I found this inexpensive kit online and it looked like a fun project. I like how small it is which should make it easy to carry around in my pocket when I go hiking. Also, I've been wanting to get into the HF ham bands and learn morse code.

The kit comes with all of the parts to the radio so you won't need anything else. You will need a soldering iron and some cutters for the assembly. Having a multimeter doesn't hurt. I chose to purchase the metal enclosure that contains the completed kit in a sturdy, low RF noise, housing.

Assembling Rockmite kit

The assembly instructions are less than ideal. It is not clearly laid out and some of the information in it is incorrect or contradictory. Despite those things, I was able to get it assembled.

Assembling Rockmite kit

Once the board was soldered I could mount it inside the enclosure and start testing. It is a good idea to test before you mount the PCB, but fortunately all my soldering joints passed so no resoldering was required.

Assembling Rockmite kit

I attached a 12v SLA battery using the provided barrel plug and connected a 20M end-fed antenna. After pulling the antenna up into a tree in my back yard, I started listening for other stations. Having only two frequencies to choose from, and having to manually switch the crystals out, meant that tweaking my antenna was where most of my time would be spent.
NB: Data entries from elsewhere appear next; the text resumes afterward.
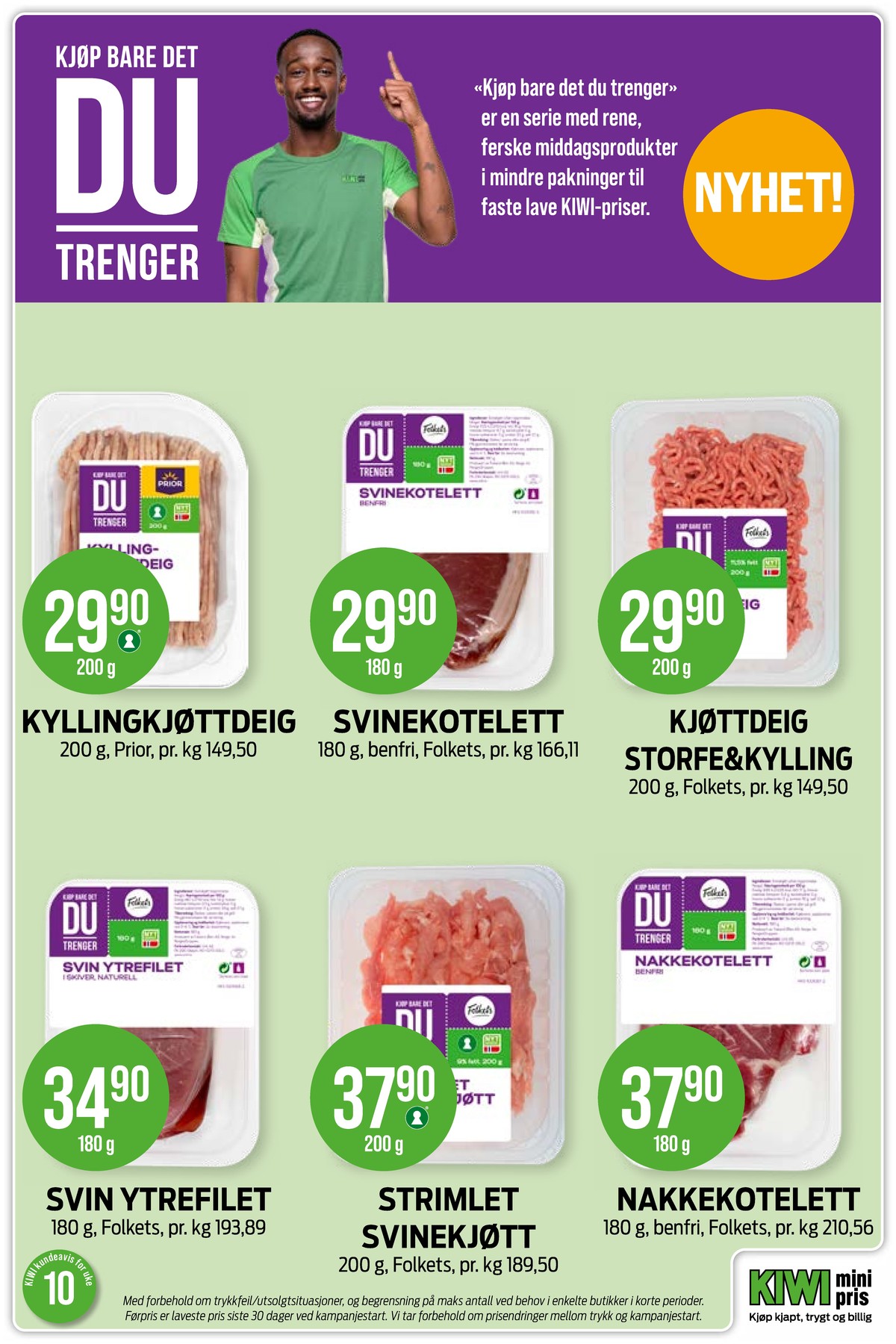 Se Kiwi kundeavis for uke 10 på Tilbudsuken.no. Se gode tilbud på mange varer, f.eks. kyllingkjøttdeig prior eller svinekoteletter folkets. Les kundeavisen her! Side 20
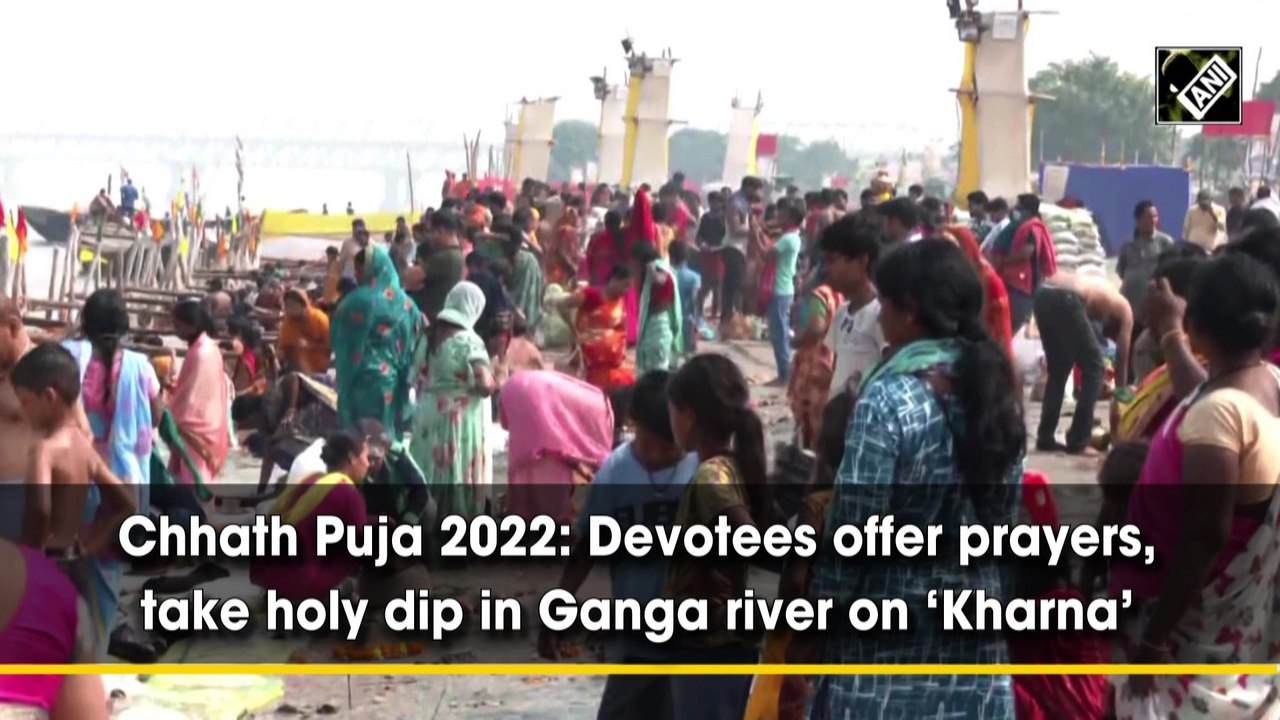 Chhath Puja 2022: Devotees offer prayers, take holy dip in Ganga river on ‘Kharna’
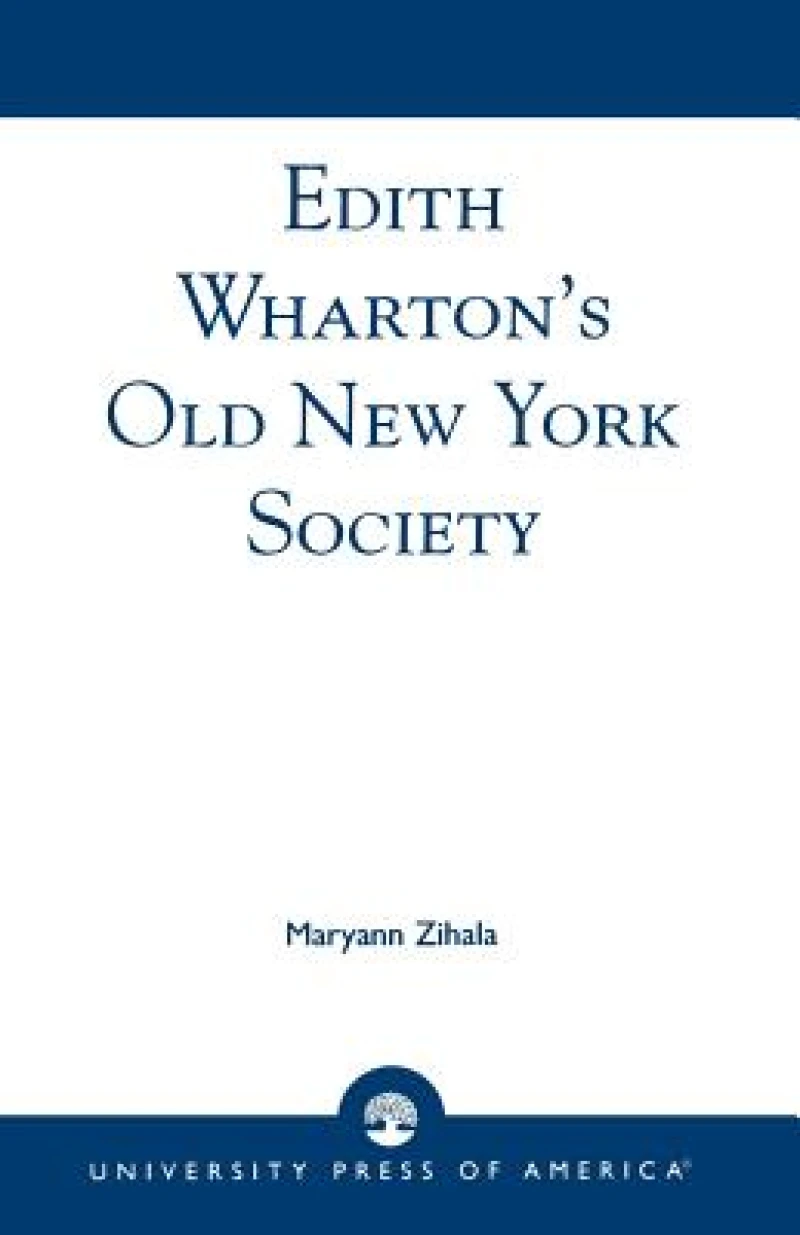 Edith Wharton's Old New York Society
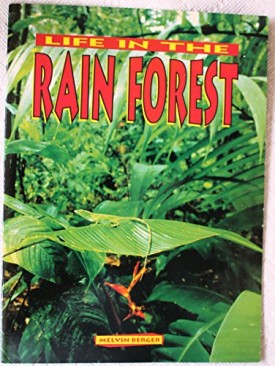 Life in the Rain Forest (Paperback) by Melvin Berger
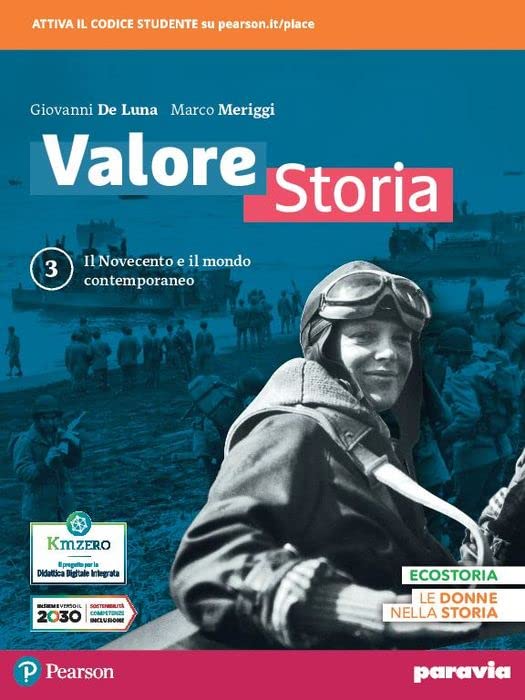 Valore storia. Con Lezioni di Educazione civica. Per le Scuole superiori. Con e-book. Con espansione online. Il Novecento e il mondo contemporaneo (Vol. 3)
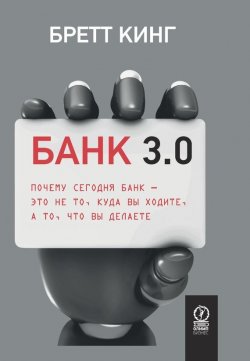 Книга "Банк 3.0. Почему сегодня банк – это не то, куда вы ходите, а то, что вы делаете" – Бретт Кинг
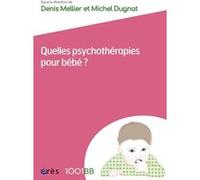 1001 BB 162 - Quelles psychothérapies pour bébé ?: LES SOINS PARENTS-BÉBÉ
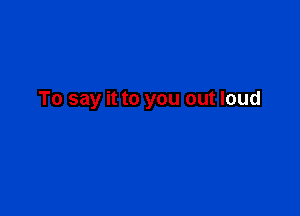 To say it to you out loud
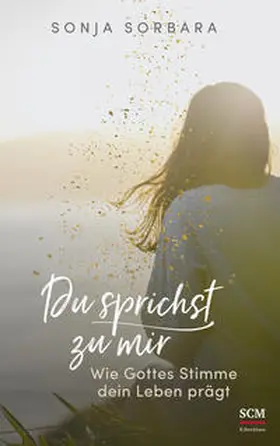 Sorbara | Du sprichst zu mir | Buch | 978-3-417-26938-3 | www2.sack.de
It wasn't long until I heard someone calling CQ and to my delight it was a special station. WW1USA was the first signal I received on my rockmite, I was not aware this station before and I just happened to be listening at one of the few times they transmit each year. I am not yet proficient with morse code so I opted not to transmit back.

I was able to capture what I heard on audio. You can clearly see the transmission in this spectrograph of the audio and you can listen youself by clicking the link. ww1usa spectrograph

WW1USA morse code audio recording ww1usa_nr.mp3

I found a hard-sided container that I could use to contain all the loose parts which helps a lot with the portability. Here you can see the container with feedline and battery. The battery I am using here is oversized but it is what I had. I am looking into other options like an 8xAAA battery holder or 5v to 12v buck converter.

Kit in container

Here are all of the pieces laid out. A baggie with some string to pull the antenna up into trees, end-fed antenna, headphones, feed line, and battery.

Pieces laid out

I don't have a keyer so I made this really small iambic keyer out of two surface mount pushbutton switches, an audio plug, and lots of hot glue. It works better than you would expect since you can push the tall buttons sideways to activate them. I would still like to build something more sturdy in the future but this works fine for now.

DIY button keyer

The front panel gives you audio gain, function button, keyer speed, headphone jack, keyer jack, and power led.

Front panel

It is a very solid feeling kit and I look forward to using it in the field.